This falcon-7B model has been fine tuned for mid-journey prompts. Instruct LLM to generate high quality prompts. This model is an adaptor model with the config to integrate and produce finetuned results for our custom dataset. Follow the below steps to use this model for mid-journey predictions:
# Load the model and do necessary configuration for falcon-7B model
config = PeftConfig.from_pretrained(repository_name)
model = AutoModelForCausalLM.from_pretrained(
config.base_model_name_or_path,
return_dict=True,
quantization_config=bnb_config,
device_map="auto",
trust_remote_code=True
)
tokenizer=AutoTokenizer.from_pretrained(config.base_model_name_or_path)
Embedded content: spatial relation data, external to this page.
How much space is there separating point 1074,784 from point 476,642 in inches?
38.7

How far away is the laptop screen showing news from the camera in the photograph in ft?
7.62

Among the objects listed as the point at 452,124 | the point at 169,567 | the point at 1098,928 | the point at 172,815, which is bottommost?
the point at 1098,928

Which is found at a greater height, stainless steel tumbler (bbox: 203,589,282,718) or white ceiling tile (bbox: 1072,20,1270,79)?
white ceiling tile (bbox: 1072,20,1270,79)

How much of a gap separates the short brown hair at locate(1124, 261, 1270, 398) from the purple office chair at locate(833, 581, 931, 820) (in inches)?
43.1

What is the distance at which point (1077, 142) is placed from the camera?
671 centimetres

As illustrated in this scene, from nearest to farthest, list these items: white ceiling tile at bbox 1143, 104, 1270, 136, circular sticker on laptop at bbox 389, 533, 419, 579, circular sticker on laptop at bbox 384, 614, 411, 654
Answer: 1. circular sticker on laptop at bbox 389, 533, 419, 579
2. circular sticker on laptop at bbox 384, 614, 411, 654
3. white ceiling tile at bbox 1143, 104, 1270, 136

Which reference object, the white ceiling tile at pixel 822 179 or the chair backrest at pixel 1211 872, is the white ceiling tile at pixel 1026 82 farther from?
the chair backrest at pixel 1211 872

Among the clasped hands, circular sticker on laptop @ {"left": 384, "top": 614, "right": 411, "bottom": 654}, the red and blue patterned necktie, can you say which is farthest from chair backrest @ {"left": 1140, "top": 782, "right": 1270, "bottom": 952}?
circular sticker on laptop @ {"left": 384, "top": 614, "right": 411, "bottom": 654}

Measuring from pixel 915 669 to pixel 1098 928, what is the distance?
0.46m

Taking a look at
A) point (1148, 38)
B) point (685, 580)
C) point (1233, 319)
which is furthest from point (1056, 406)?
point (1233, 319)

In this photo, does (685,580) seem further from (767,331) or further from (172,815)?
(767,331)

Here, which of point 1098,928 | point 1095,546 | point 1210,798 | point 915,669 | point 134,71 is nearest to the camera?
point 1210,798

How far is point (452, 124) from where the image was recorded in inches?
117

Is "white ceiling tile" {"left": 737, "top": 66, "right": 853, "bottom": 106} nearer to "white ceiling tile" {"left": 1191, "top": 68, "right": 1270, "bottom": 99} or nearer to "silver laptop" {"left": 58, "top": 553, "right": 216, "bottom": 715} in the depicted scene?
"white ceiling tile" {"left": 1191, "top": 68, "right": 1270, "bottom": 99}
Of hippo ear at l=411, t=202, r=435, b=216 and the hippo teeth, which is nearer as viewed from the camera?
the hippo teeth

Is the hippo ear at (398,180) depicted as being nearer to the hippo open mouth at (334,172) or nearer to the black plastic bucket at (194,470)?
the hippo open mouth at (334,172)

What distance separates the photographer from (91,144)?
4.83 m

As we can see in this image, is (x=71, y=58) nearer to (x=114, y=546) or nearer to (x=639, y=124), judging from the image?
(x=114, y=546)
tokenizer.pad_token = tokenizer.eos_token
model = PeftModel.from_pretrained(model, repository_name)
generation_config = model.generation_config
generation_config.max_new_tokens = 200
generation_config.temperature = 0.7
generation_config.top_p = 0.7
generation_config.num_return_sequences = 1
generation_config.pad_token_id = tokenizer.eos_token_id
generation_config.eos_token_id = tokenizer.eos_token_id
#Creating Inference and decoding output
%%time
device = "cuda:0"
prompt = """
<human>: midjourney prompt for a boy running in the snow
<assistant>:
""".strip()
encoding = tokenizer(prompt, return_tensors="pt").to(device)
with torch.inference_mode():
outputs = model.generate(
input_ids = encoding.input_ids,
attention_mask = encoding.attention_mask,
generation_config = generation_config
)
print(tokenizer.decode(outputs[0], skip_special_tokens=True))
Feel free to explore with your own dataset for some creative use cases.